In reality, of course, people are not going to start flying just by thinking of it, or shoot energy rays from their eyes or fingers. But unless we just happened to be perfect already, there should be some room for improvement. So where is it? The astounding increase in intelligence, of ca 10 IQ points per generation, is commonly attributed to better education, a more stimulating and demanding environment, better nutrition and vitamins in the food. The steadily improving world records in various sports are attributed to new training techniques and functional foods, if not outright hormone treatments. Certainly not mutations.

***

And yet, if there is any substance in Neo-Darwinism, the positive mutations should be out there now. While it is not quite right that most of all humans in history are alive now, the numbers easily equal thousands of years in our past, when the human race totalled less than a million beings. Throw in not just radioactive rays, but dubious chemicals and intense fields of electricity and magnetism ... the frequency of mutations really should be higher.

Not that this is going to matter for long.
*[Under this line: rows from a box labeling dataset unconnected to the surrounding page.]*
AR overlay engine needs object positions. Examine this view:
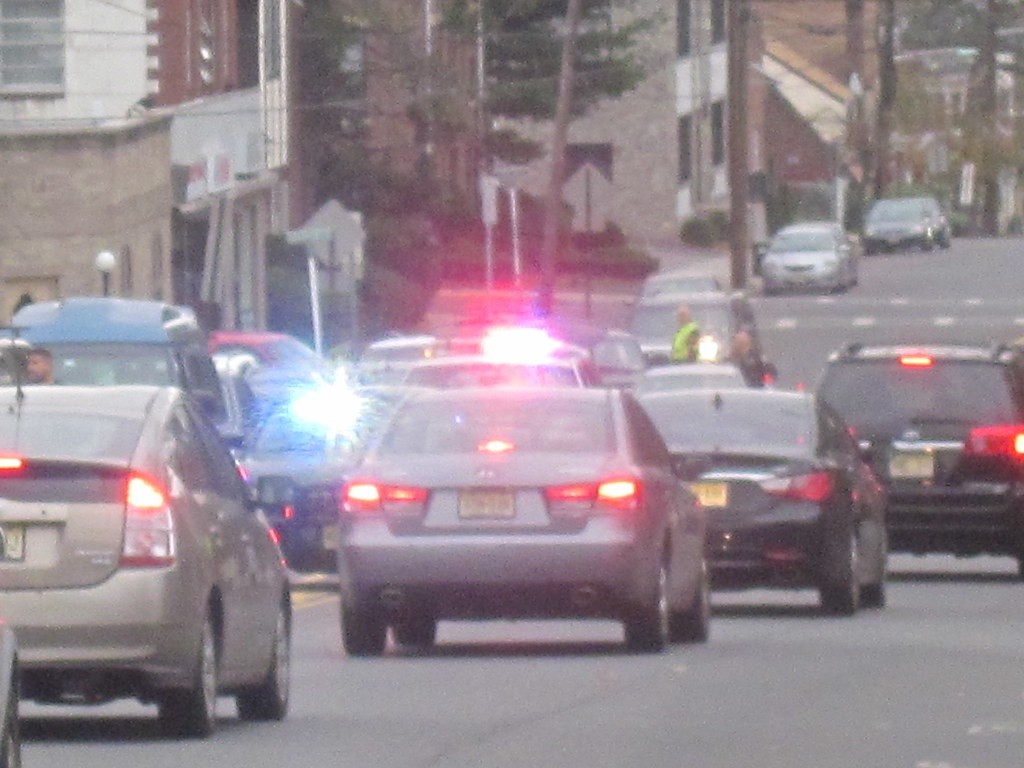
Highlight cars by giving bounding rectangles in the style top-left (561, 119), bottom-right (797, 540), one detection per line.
top-left (333, 384), bottom-right (715, 656)
top-left (752, 218), bottom-right (862, 295)
top-left (0, 376), bottom-right (301, 738)
top-left (640, 384), bottom-right (891, 619)
top-left (860, 193), bottom-right (952, 257)
top-left (205, 257), bottom-right (756, 568)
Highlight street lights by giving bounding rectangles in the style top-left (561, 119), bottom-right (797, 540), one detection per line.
top-left (93, 248), bottom-right (118, 297)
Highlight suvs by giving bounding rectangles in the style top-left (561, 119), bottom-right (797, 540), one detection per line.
top-left (817, 337), bottom-right (1024, 576)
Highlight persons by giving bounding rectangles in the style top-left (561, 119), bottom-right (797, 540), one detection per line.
top-left (730, 332), bottom-right (764, 388)
top-left (671, 307), bottom-right (701, 362)
top-left (23, 349), bottom-right (60, 386)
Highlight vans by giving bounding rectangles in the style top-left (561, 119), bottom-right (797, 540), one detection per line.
top-left (0, 293), bottom-right (226, 436)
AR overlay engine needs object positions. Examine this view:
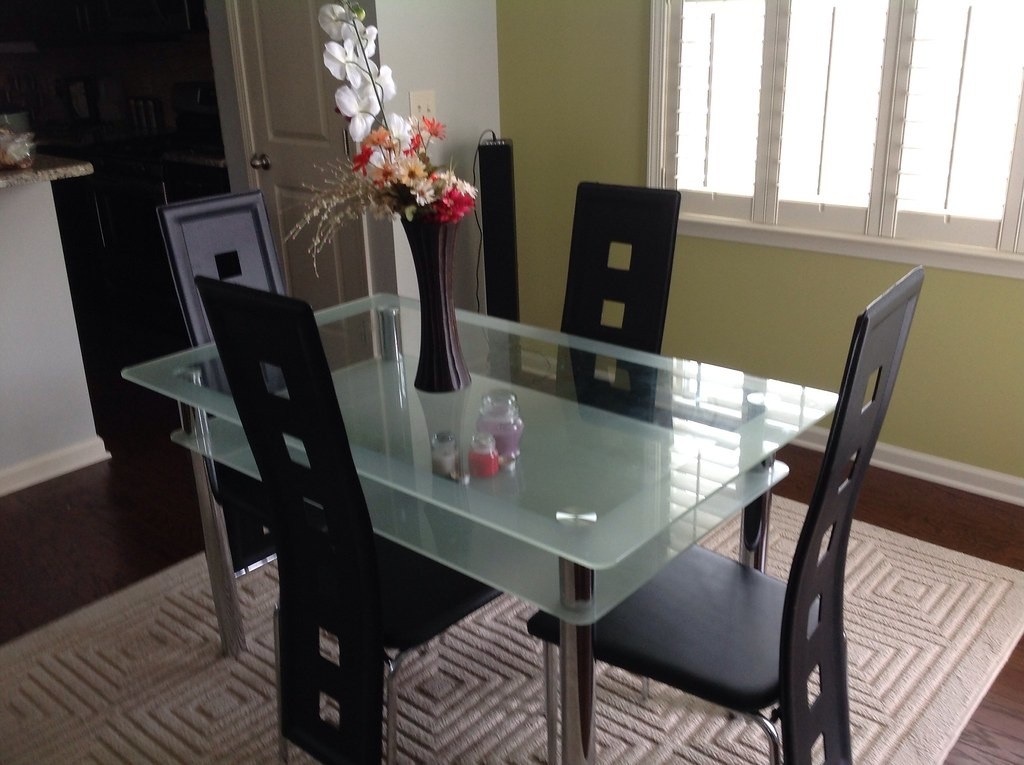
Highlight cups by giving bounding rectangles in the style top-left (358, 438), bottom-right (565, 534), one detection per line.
top-left (0, 110), bottom-right (31, 133)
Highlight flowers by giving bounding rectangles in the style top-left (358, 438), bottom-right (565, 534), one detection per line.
top-left (280, 0), bottom-right (479, 279)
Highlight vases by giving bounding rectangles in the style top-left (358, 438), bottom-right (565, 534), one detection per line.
top-left (400, 215), bottom-right (472, 393)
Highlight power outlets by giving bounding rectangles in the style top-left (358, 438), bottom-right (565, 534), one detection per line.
top-left (409, 90), bottom-right (435, 123)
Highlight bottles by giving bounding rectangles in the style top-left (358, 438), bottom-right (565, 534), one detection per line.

Because at the dawn of the 21st century, mankind has borrowed God's toolbox again. We now have the equipment to map, and then reprogram, the entire genetic code. Rather than rely on random mutations, we may be able to rewrite genes to order.

(The next and last entry in this series, "Brave New World", is supposed to cover the future, or rather our image of it.)

Have you visited MutantWatch yet?


Yesterday <-- This month --> Tomorrow?
One year ago

Visit the Diary Farm for the older diaries I've put out to pasture.


I welcome e-mail: itlandm@netcom.no
Back to my home page.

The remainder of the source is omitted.